The Viking Energy project is to be restructured to protect its favourable tax position should it go ahead, a meeting of Shetland Charitable Trust agreed today.
The move could boost the potential income to the trust by 35 per cent, according to a report by financial controller Jeff Goddard.
Shetland’s half share with SSE of the venture, known at present as Viking Energy Limited, is currently 90 per cent owned by the trust, with 10 per cent being owned by Viking Wind Limited, the company set up by the owners of Burradale.
However it has been deemed that this structure is not “tax efficient”, and it has now been agreed that Viking Energy Limited Liability Partnership will replace the current general partnership.
Mr Goddard said the proposal was to create a further LLP to be the Shetland partner, called Viking Energy Shetland LLP (VES LLP).

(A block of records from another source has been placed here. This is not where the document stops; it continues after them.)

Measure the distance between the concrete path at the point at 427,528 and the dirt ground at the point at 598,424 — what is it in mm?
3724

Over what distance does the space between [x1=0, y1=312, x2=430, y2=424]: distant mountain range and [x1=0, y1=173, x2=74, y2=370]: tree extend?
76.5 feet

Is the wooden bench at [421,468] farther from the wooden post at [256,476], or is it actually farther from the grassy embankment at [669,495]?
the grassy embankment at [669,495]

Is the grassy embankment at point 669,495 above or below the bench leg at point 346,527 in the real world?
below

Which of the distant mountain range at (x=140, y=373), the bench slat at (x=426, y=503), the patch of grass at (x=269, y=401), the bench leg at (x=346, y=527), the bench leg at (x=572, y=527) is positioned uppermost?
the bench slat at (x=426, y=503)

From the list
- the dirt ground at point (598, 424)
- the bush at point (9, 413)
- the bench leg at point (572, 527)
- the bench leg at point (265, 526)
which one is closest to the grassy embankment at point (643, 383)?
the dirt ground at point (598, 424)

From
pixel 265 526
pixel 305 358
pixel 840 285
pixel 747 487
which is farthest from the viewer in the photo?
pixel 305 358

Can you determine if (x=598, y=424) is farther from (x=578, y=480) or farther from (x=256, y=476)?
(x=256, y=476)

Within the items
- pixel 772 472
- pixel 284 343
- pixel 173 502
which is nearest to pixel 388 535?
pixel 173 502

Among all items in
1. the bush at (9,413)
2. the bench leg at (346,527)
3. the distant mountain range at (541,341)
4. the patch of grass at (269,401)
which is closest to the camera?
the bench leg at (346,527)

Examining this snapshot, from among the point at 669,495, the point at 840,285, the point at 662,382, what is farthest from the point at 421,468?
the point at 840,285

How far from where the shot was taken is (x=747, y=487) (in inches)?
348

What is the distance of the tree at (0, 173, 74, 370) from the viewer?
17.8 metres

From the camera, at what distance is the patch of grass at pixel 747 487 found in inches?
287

As a partnership, any share of taxable profits arriving from VE LLP will pass through VES LLP to be dealt with by the partners. Viking Energy Ltd will receive 90 per cent of the taxable profits, and these can be gift aided on to Shetland Charitable Trust. This means that the trust will not pay tax on its share of the profits of the windfarm. The remaining taxable profit that passes through VES LLP will be dealt with by Viking Wind Limited.
There will not be any other changes in the commercial relationship.
Mr Goddard said the general partnership was appropriate for the pre-consent stage of the project, but were consent to be granted such a partnership would not be attractive to potential investors as it would be unable to grant a “floating charge”. This is essentially security for a bank loan. He said it was important to emphasise that the security would take the form of the windfarm’s assets and not those of the charitable trust.